Carillion and the “failure” of clawback
The collapse of Carillion has raised many issues relating to public procurement, the actions of the board and the role of the auditors. But a press release by the Institute of Directors suggesting that in 2016 Carillion relaxed the clawback conditions that applied to bonuses has raised questions over remuneration governance. The change seems to have removed “corporate failure” as a clawback/malus event, substituting conditions so that pay could only be clawed back in the event of a mis-statement of financial results or gross misconduct of an individual (neither of which may be triggered in this case).
No doubt the reasons for the change and the extent to which it was, or wasn’t, flagged up to shareholders when they overwhelmingly approved the revised remuneration policy at the 2017 AGM will be looked at very carefully. However, this also gives a timely focus on clawback given the FRC’s current consultation on changes to the UK Corporate Governance Code (the “Code”), which we previously blogged about here.
The concept of “clawback”, and its close cousin “malus”, were introduced following the banking crisis of 2008 as part of the remuneration code which applies to banks. This requires banks to include clawback and malus provisions in their variable pay plans (i.e. both bonus and share plans) and sets out the minimum circumstances in which clawback and malus should apply. Clawback involves requiring an individual to repay amounts they have received while malus applies to variable pay that has been “earned” but not yet paid out, and enables a company to reduce or cancel it. It is worth noting that the banking remuneration code only includes corporate failure (described as “a material downturn in financial performance”) as a malus event and not a clawback event – so even if Carillion was a bank, it would not have been required to include corporate failure as a clawback trigger.
The Code applies to all listed companies (and not just banks) and has included clawback and malus on variable pay since 2014. However, unlike the banking remuneration code, the Code does not specify minimum circumstances in which clawback and malus should apply. This position has been retained in the draft Codepublished as part of the FRC’s consultation. Instead, companies have discretion to decide which events should (and, as Carillion highlights, should not) trigger clawback and malus clauses.

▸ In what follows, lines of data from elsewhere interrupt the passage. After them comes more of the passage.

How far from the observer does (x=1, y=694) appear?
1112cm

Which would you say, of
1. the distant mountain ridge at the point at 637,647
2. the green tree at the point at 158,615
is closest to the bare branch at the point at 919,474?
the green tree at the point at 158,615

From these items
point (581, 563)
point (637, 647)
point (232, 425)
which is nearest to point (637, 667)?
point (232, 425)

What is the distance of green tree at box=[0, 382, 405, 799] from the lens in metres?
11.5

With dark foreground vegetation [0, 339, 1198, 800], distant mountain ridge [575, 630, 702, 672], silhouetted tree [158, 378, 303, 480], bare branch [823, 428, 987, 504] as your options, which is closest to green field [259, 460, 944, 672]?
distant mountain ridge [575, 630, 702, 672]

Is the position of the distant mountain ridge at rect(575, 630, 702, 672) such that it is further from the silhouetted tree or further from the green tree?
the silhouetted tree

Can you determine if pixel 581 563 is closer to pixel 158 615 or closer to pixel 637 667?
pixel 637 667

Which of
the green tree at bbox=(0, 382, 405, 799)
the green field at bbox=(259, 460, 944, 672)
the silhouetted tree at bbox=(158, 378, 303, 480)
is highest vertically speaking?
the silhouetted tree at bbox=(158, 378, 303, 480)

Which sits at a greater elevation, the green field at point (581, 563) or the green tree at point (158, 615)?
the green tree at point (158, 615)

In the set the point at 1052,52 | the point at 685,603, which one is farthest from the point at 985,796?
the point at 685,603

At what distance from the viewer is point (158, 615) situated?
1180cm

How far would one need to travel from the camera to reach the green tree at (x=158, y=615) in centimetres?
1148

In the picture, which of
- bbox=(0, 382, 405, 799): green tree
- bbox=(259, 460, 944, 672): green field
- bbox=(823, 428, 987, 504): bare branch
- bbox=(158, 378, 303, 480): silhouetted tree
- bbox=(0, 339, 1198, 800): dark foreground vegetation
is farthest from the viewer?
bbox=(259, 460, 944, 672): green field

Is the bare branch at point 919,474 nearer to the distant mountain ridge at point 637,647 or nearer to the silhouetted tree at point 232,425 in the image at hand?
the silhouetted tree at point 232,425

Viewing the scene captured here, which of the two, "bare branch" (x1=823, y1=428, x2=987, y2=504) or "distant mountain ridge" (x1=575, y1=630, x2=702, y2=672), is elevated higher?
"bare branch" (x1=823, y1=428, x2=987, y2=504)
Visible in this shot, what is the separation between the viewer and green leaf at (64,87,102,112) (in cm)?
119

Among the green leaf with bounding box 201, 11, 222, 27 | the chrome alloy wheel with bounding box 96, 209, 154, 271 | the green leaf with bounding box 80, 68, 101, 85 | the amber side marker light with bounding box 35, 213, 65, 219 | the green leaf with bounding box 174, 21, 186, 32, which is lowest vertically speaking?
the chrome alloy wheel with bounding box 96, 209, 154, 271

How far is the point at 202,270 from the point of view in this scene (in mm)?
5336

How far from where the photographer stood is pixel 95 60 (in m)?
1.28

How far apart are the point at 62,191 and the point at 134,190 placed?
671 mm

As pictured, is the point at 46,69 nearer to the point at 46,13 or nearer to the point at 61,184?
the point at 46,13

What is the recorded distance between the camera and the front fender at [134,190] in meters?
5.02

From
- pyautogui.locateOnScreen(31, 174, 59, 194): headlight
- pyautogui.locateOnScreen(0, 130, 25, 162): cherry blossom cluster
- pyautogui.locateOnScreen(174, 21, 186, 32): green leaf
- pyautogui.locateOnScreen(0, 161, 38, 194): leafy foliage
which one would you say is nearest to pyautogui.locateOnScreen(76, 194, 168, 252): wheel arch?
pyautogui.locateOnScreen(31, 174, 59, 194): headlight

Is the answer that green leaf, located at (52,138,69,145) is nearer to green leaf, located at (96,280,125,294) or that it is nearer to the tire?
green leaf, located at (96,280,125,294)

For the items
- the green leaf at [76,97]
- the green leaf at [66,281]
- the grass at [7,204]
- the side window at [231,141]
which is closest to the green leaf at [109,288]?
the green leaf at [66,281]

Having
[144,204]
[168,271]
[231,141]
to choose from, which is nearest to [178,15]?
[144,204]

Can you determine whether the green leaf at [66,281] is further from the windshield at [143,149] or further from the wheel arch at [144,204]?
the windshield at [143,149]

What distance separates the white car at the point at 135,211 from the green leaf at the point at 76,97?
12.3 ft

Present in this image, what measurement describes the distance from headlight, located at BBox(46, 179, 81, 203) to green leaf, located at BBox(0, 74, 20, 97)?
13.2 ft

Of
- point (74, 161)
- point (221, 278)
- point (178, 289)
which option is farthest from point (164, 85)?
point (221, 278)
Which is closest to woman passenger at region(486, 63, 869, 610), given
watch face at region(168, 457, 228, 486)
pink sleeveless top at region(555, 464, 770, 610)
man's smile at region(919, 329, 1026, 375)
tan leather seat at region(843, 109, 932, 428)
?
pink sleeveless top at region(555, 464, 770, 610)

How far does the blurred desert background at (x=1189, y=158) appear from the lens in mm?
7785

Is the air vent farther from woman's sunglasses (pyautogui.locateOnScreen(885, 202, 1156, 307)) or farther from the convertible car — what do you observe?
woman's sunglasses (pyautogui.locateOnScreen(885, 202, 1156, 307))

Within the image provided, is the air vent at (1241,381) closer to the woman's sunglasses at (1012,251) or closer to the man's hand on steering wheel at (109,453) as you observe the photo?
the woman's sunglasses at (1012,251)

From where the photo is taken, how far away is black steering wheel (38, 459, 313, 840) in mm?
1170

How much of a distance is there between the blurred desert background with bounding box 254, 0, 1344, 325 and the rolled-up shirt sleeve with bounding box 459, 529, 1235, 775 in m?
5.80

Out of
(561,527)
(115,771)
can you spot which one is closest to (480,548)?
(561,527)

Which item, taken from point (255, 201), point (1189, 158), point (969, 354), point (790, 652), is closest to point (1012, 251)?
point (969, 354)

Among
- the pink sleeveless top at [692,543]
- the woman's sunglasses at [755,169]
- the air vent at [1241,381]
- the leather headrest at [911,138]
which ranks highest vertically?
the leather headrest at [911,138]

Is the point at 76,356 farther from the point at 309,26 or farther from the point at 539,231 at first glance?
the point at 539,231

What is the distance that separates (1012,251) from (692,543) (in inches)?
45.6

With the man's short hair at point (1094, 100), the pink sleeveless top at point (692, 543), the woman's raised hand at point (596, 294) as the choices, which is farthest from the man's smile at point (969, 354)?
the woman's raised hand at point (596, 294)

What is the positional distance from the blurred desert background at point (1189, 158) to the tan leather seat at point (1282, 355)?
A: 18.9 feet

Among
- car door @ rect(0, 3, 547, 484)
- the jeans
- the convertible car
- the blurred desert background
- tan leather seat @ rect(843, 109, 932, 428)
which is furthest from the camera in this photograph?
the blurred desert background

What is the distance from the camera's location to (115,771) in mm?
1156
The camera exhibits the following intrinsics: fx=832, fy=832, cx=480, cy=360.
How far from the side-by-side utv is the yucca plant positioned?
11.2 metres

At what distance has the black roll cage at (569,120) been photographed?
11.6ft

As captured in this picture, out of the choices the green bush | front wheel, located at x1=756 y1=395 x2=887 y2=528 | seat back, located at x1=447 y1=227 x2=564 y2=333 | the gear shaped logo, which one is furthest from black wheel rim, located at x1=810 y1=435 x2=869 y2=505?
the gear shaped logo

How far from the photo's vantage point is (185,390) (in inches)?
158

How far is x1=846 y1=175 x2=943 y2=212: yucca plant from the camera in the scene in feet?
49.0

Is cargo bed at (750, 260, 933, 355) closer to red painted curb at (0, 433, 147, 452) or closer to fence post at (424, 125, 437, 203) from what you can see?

Perhaps the collapse of Carillion suggests that this discretionary approach should be revisited? Should the Code specify minimum clawback and malus events, in the same way as the banking remuneration code? Perhaps the FRC will go further and adopt Carillion’s ill-fated “corporate failure” wording? This would set a bar below which executives were always at risk of clawback and/or malus, and may assist in giving both shareholders and the wider public confidence that remuneration plans will not “reward failure”. And while this would limit a company’s discretion, it is hard to see why shareholders or remuneration committees would want bonuses to potentially escape clawback and malus where a company fails so spectacularly.